Dive Brief:
- The Food and Drug Administration on Tuesday began reviewing an anemia pill from GlaxoSmithKline called daprodustat, the third drug of its kind to reach the U.S. regulator in the past year.
- The FDA already rejected the other two medicines, developed by Akebia and FibroGen, due to concerns that the drugs aren't as safe as currently approved injectable medicines for chronic kidney disease. Unlike the others, however, GSK's drug wasn't associated with an increased risk of heart problems in clinical testing.
- Daprodustat is already approved in Japan under the name Duvroq and is under review in Europe. The FDA has set a decision date of Feb. 1 for the medicine, which is meant to be a more convenient alternative to hemoglobin-boosting drugs like Amgen's Aranesp and Epogen.
Dive Insight:
GSK is the third company to test the FDA's stance on anemia pills in less than a year. It could face an uphill battle with the agency, which has been tougher on the drug class than other regulators.

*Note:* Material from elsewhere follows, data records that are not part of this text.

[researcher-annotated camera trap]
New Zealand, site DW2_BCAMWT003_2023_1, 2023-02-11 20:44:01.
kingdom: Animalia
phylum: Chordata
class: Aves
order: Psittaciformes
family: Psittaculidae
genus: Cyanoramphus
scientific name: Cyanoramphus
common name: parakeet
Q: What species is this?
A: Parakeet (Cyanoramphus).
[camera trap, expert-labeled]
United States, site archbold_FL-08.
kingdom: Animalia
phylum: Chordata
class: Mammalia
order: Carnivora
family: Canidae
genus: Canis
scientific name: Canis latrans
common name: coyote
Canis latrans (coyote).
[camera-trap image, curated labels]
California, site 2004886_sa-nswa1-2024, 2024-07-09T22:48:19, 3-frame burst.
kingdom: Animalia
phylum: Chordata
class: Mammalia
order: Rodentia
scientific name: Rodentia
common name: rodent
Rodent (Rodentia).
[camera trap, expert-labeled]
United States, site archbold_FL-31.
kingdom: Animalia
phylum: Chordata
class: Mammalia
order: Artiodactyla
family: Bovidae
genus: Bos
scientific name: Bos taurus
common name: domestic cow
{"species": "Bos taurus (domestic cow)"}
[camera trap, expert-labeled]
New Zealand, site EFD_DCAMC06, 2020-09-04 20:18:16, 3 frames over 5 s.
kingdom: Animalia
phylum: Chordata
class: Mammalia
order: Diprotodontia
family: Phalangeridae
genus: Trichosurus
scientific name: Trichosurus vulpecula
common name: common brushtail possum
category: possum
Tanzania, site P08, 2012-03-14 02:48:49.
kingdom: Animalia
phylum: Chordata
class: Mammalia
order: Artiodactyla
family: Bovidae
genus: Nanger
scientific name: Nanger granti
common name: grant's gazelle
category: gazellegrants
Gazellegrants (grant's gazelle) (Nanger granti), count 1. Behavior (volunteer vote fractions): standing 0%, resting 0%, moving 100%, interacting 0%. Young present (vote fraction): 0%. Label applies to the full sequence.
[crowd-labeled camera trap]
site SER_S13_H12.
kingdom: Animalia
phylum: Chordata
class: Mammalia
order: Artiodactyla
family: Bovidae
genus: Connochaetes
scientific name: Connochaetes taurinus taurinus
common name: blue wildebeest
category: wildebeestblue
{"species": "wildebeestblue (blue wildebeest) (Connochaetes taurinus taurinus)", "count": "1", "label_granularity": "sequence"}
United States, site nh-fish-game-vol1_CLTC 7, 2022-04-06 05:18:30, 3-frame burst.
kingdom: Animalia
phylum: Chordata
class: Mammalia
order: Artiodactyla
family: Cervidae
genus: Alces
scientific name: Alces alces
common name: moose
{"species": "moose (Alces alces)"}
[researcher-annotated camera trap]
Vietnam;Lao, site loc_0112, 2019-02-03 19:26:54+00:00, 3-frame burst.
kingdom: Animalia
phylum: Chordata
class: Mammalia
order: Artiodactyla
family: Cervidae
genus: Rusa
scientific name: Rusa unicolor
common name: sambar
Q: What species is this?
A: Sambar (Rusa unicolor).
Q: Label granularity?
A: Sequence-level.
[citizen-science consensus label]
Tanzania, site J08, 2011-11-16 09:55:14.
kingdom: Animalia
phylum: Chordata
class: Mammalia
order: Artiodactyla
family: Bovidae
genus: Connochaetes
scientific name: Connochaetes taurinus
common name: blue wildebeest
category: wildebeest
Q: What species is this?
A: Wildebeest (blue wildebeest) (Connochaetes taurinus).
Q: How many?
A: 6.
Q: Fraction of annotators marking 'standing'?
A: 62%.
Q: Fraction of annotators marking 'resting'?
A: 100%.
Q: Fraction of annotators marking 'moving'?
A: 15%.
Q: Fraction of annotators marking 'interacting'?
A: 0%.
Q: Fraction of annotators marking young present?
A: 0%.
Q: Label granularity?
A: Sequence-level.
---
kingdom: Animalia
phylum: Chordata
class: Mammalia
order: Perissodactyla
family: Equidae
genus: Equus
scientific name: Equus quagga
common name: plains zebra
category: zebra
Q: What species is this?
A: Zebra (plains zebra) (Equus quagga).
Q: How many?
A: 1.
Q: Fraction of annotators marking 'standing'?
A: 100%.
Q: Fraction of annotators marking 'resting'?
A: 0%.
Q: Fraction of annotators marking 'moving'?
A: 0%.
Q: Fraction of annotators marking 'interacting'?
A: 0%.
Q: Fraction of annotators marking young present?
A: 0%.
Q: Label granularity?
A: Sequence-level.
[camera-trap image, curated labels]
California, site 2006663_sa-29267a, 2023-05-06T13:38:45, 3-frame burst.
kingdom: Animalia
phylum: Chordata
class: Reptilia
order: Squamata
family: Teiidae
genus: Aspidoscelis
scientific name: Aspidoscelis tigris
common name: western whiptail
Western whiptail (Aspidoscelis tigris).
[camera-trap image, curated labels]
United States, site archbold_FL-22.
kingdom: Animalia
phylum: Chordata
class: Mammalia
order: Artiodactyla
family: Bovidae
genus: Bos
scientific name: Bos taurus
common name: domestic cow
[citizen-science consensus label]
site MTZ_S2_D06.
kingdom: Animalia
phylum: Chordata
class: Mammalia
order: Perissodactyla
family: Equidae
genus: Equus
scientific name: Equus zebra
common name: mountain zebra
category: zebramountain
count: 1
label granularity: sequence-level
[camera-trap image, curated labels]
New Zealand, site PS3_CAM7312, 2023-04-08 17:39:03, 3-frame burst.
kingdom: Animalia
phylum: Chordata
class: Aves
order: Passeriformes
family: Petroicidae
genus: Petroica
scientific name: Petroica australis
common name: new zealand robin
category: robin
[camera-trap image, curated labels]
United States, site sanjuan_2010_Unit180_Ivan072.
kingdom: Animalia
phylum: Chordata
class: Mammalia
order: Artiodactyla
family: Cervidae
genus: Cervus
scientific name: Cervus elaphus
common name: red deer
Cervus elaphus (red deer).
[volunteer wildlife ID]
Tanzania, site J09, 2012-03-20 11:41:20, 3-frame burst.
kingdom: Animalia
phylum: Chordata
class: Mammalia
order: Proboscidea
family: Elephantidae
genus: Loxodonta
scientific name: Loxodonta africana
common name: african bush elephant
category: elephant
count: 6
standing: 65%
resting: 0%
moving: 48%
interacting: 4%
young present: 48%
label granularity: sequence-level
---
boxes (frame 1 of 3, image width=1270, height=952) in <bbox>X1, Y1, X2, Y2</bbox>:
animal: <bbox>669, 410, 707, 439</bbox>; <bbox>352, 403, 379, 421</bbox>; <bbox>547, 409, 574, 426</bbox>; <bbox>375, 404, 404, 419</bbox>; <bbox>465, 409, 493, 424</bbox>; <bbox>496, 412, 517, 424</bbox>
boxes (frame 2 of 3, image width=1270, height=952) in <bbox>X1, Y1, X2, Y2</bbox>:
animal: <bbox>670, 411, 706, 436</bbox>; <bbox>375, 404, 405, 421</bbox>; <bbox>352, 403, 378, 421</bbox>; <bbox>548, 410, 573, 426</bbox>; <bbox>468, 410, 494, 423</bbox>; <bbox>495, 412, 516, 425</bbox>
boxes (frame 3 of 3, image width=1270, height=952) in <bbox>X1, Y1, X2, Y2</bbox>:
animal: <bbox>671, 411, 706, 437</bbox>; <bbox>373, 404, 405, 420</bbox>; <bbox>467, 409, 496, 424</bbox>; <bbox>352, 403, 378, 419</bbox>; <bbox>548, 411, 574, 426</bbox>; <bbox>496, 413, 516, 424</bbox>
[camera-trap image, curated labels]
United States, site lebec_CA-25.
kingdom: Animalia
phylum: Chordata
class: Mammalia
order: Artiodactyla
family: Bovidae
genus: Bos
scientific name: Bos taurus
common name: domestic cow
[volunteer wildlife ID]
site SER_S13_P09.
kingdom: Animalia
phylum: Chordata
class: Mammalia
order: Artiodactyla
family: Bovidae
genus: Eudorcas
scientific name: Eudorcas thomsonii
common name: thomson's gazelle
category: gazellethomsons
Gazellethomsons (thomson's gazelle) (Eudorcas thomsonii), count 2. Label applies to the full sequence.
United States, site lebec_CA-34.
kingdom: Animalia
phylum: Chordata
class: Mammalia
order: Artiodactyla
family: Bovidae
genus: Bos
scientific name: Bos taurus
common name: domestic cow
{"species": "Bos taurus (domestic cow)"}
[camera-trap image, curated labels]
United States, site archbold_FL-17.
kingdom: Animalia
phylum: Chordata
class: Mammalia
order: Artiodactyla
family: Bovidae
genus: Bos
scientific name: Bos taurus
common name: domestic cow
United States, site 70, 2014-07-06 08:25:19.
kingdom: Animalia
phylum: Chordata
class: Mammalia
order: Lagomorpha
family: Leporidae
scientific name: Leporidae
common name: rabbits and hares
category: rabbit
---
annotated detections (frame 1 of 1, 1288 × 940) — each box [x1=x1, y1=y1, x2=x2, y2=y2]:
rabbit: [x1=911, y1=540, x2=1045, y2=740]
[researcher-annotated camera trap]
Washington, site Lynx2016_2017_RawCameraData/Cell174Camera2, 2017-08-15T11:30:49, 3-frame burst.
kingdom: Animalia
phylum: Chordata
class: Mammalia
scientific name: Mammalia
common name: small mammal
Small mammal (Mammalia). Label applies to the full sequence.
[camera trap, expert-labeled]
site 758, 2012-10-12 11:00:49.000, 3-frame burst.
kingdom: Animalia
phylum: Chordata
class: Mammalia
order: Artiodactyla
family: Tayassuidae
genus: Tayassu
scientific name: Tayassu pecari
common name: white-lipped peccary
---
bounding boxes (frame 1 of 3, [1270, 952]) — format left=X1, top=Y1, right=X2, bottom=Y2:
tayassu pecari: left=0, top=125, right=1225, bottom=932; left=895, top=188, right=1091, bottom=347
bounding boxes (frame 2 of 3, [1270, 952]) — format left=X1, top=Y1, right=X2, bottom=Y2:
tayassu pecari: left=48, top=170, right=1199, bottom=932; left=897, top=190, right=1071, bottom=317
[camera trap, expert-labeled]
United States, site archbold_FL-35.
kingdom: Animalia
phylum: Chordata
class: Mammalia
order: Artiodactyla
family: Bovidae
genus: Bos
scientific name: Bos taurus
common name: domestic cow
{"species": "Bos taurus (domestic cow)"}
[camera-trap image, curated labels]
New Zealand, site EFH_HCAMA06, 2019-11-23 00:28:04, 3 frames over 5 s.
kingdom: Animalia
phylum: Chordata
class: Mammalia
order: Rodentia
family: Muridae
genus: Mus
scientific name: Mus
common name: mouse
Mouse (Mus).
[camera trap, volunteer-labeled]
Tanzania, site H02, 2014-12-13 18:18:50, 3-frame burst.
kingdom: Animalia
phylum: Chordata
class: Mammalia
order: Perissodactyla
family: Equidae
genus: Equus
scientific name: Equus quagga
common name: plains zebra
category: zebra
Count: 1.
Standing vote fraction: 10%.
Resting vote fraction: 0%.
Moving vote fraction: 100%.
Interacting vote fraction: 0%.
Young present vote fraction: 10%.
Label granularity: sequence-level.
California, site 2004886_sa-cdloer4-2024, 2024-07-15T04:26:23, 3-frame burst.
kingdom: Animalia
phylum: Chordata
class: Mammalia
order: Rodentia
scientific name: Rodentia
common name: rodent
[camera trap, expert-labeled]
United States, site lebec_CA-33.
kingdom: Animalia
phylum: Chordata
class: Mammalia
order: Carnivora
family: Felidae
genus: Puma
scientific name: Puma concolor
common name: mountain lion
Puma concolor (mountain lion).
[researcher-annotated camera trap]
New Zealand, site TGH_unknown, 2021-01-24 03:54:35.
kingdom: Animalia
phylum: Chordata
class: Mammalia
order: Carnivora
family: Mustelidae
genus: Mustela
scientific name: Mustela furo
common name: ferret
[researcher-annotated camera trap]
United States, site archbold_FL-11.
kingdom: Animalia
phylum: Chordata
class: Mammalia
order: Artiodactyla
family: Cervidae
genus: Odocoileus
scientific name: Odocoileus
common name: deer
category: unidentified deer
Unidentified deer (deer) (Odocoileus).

Japan, for example, approved all three medicines from GSK, Akebia and FibroGen. Europe's drug regulator cleared FibroGen's last year. Since last August, though, the FDA has sent back the other two anemia pills and demanded more data. Neither FibroGen nor Akebia has committed to running another trial.
GSK's case to the FDA could be different, though. Two large studies published in The New England Journal of Medicine last year showed the drug increased levels of oxygen-carrying hemoglobin in chronic kidney disease patients who either are, or aren't, dependent on dialysis. In both studies, daprodustat didn't perform meaningfully worse than an injectable biologic on measures of heart safety, areas in which both Akebia's and FibroGen's drugs struggled.
The potential financial rewards could be significant for GSK. Lack of access to the U.S. market has curtailed previous blockbuster expectations for anemia pills, and the FDA's rejections have blocked GSK's would-be competitors. GSK estimates the drug's peak sales potential to be between 500 million and 1 billion pounds, or between $650 million and $1.3 billion.
Still, there are other concerns U.S. regulators could flag. For example, an editorial published in the NEJM alongside GSK's two large studies last year noted the company's case isn't as strong in the non-dialysis dependent population — a larger group of patients for whom the benefits of treatment are less certain. The author, a nephrologist at the Memorial University of Newfoundland named Patrick Parfrey, also noted the drug's mechanism of action could pose a cancer risk. GSK did see higher rates of cancer-related death, tumor progression or recurrence among those on its drug instead of an injectable biologic.
While results are promising in patients who need dialysis, "questions about indications and safety warrant further investigation" in those who aren't on dialysis, Parfrey wrote.